Numerous industrial applications, such as textile industry, paper mills, robotics and
railway traction, require more than one electric drive. Currently, the multi-machine drive
system is available in two different configurations. The first one comprises n three-phase
VSIs feeding n three-phase motors individually while the second one is a system with n
parallel-connected three-phase motors fed from a single three-phase VSI. The formerdrive system requires n three-phase VSIs while the latter system requires the motors to run under identical speed and torque conditions and hence it lacks means for independent control of motors. Thus in the present configurations it is not possible to independently control more than one machine with the supply coming from only one inverter. This thesis considers means for independent control within multi-motor drive systems based on multi-phase machines and multi-phase VSIs.

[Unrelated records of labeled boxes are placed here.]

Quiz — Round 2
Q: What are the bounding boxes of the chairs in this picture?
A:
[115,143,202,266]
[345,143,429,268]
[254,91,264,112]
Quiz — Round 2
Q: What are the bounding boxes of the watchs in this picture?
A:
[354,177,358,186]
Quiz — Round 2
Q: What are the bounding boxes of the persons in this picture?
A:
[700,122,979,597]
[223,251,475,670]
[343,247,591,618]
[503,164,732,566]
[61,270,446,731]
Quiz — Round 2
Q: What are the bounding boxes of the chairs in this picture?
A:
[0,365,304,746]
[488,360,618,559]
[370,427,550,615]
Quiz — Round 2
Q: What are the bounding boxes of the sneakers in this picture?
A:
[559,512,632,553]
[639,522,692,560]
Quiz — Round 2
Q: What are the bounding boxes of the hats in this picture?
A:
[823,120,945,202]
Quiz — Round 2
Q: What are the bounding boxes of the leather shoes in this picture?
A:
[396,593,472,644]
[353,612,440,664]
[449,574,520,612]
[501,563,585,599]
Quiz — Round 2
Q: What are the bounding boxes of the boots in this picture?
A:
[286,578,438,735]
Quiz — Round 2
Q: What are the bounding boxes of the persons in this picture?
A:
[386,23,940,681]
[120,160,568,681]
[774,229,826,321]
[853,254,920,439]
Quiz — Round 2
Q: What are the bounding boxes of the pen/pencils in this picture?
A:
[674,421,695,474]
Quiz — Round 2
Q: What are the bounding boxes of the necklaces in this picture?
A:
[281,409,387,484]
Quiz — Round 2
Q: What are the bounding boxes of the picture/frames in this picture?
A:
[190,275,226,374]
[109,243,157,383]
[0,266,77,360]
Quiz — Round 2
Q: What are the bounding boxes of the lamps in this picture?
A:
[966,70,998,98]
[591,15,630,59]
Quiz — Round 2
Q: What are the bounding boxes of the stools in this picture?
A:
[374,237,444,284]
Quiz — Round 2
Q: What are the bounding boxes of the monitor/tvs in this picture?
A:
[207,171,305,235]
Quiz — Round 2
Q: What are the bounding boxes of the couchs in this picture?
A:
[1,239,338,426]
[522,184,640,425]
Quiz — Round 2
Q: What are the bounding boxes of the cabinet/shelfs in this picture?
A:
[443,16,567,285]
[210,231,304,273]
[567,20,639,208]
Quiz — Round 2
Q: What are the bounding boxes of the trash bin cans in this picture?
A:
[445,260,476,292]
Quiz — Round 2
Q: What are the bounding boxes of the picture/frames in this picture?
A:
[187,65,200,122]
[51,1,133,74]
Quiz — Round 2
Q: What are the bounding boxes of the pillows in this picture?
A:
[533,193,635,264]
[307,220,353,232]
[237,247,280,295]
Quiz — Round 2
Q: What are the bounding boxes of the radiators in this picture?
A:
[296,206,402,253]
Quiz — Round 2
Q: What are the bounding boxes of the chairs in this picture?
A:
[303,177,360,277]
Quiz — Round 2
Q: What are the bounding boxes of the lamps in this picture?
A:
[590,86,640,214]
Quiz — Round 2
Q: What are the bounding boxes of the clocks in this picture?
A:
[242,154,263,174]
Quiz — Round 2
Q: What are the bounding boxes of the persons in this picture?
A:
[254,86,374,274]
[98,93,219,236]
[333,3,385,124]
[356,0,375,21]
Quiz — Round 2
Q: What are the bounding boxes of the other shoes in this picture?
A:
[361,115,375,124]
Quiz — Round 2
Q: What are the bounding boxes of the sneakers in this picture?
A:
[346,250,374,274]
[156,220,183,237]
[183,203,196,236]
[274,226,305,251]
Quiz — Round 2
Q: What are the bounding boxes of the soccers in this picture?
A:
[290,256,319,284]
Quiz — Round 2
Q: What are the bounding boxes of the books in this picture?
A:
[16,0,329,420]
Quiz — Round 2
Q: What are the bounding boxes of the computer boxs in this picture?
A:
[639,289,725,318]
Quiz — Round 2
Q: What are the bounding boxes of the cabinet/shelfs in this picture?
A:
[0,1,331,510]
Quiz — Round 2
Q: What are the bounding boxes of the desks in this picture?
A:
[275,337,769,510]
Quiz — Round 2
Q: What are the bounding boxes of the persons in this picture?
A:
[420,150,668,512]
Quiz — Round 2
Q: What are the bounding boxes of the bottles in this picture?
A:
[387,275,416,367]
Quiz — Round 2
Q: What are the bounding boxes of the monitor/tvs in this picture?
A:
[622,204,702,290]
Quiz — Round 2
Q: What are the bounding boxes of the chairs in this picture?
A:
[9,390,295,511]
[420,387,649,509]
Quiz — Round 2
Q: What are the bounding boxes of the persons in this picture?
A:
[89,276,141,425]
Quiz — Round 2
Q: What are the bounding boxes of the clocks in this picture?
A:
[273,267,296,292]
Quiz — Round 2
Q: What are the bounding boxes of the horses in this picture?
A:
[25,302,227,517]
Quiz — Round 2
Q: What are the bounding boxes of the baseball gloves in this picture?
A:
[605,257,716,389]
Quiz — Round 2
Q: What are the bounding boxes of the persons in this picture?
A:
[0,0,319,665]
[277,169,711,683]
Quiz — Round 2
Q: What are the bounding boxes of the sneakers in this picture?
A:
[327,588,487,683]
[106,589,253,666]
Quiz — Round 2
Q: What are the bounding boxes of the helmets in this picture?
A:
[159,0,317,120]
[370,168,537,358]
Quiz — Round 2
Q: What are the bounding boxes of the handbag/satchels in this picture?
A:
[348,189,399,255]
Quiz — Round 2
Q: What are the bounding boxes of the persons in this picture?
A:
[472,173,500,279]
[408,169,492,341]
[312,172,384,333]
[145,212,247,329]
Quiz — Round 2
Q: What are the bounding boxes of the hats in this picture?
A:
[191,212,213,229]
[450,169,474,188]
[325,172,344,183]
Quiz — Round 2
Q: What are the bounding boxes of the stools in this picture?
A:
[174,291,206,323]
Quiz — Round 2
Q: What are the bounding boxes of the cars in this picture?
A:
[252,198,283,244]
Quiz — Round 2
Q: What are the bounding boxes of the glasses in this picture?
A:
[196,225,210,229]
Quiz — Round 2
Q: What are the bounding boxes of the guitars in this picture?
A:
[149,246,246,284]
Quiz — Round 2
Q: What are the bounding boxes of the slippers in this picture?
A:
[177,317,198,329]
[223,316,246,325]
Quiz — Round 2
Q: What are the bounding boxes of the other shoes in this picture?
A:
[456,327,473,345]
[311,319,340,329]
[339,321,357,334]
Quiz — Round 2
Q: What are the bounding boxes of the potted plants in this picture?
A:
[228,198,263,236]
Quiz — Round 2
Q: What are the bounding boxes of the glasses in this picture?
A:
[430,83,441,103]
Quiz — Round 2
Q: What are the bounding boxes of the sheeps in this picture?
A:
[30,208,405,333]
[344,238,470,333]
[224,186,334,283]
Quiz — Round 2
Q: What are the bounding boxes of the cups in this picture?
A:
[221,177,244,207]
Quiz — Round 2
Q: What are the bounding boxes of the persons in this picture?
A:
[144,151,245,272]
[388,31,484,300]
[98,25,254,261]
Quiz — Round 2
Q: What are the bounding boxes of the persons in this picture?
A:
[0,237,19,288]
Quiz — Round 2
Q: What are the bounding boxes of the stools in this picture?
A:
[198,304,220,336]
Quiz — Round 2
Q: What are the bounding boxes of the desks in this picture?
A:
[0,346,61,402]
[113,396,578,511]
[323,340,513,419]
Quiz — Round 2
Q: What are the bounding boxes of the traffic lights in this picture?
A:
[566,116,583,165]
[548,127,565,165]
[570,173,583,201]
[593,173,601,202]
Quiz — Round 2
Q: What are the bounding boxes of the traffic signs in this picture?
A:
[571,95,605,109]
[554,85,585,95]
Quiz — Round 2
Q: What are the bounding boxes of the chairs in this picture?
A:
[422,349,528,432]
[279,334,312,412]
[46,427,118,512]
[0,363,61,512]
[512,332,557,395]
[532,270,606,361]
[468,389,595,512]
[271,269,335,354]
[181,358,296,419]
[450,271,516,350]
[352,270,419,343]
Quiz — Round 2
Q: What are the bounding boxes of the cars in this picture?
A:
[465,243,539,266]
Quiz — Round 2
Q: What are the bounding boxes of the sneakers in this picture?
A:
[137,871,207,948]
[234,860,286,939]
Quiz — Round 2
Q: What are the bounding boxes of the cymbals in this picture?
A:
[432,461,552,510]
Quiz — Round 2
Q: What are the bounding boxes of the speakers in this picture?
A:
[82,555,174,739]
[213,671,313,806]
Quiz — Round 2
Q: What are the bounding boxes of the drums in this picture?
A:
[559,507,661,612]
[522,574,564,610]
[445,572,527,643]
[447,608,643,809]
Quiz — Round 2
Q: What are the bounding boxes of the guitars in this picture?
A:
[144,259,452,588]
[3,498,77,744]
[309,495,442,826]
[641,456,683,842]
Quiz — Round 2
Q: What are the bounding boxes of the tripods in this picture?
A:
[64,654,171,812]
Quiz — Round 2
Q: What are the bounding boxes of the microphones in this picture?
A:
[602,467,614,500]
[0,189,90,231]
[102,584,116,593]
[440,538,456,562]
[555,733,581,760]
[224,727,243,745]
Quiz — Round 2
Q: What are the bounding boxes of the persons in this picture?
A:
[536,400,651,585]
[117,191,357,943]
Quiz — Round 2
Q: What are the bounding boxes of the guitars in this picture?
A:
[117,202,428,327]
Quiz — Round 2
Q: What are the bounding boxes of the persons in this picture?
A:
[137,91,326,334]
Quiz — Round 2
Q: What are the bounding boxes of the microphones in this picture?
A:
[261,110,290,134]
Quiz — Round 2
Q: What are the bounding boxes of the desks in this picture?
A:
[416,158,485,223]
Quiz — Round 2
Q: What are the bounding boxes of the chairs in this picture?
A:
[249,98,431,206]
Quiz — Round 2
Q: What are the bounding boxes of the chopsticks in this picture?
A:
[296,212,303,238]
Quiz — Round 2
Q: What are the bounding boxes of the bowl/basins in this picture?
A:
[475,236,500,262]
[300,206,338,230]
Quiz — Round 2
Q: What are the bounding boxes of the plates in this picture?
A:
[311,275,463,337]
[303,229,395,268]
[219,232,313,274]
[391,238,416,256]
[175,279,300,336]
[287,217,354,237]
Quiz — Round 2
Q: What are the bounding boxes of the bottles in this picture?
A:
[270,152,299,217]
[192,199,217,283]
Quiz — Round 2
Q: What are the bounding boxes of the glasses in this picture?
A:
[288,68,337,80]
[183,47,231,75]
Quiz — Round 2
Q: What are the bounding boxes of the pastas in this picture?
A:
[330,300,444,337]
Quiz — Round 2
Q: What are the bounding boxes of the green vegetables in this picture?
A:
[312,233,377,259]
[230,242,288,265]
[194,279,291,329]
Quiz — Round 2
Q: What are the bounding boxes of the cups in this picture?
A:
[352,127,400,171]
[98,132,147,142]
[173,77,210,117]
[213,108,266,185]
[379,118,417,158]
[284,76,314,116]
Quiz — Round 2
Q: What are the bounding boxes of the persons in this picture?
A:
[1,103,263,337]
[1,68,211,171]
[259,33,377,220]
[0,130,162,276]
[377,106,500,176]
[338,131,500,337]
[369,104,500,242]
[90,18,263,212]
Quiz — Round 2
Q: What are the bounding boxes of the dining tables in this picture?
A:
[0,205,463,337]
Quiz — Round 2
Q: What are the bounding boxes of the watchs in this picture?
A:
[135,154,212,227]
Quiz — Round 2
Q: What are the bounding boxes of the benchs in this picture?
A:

The objective is to accomplish independent control of all multi-phase machines in the group while using a single VSI. Such an independent control is enabled by using an appropriate series connection of stator windings of multi-phase motors and vector control principles. The fundamentals of the concept emerge from the fact that the multi-phase machines, regardless of the number of phases, require only two currents for flux and torque control. Hence there are extra currents, which can be utilised to control the second and subsequent multi-phase motors in a multi-motor drive system. An appropriate series connection of the stator windings converts the flux/torque producing currents of one machine into the non-flux/torque producing currents for the other machines, allowing independent control of each multi-phase motor using a vector control scheme. Two multi-phase two-motor series-connected drive configurations are considered in detail in this thesis. These are the five-phase drive, consisting of two five-phase machines and a five-phase VSI, and the six-phase drive, comprising a symmetrical six-phase machine, a
three-phase machine and a six-phase VSI. Detailed mathematical modelling of both drive systems is performed. It is proved in this way mathematically that independent vector control is indeed possible due to the specific stator winding connection. Detailed modelling of both five-phase and six-phase VSIs is further reported and a number of space vector PWM schemes are developed. Numerous simulation studies are performed for both five-phase and six-phase two-motor drives using indirect vector control principles and current control in the stationary reference frame (hysteresis and ramp-comparison), thus proving by simulation the possibility of independent control under realistic supply conditions. Finally, a laboratory rig is described, which utilises a five-phase inverter. Five-phase two-motor drive systems, comprising two five-phase induction motors and a five-phase induction motor and a five-phase synchronous reluctance motor, respectively, are investigated experimentally. An analysis of the motor’s performance within the five-phase two-motor drive is presented and it is compared with performance of a single five-phase motor drive. The experimental results fully verify the existence of decoupled dynamic control of two machines in the series-connected five-phase drive.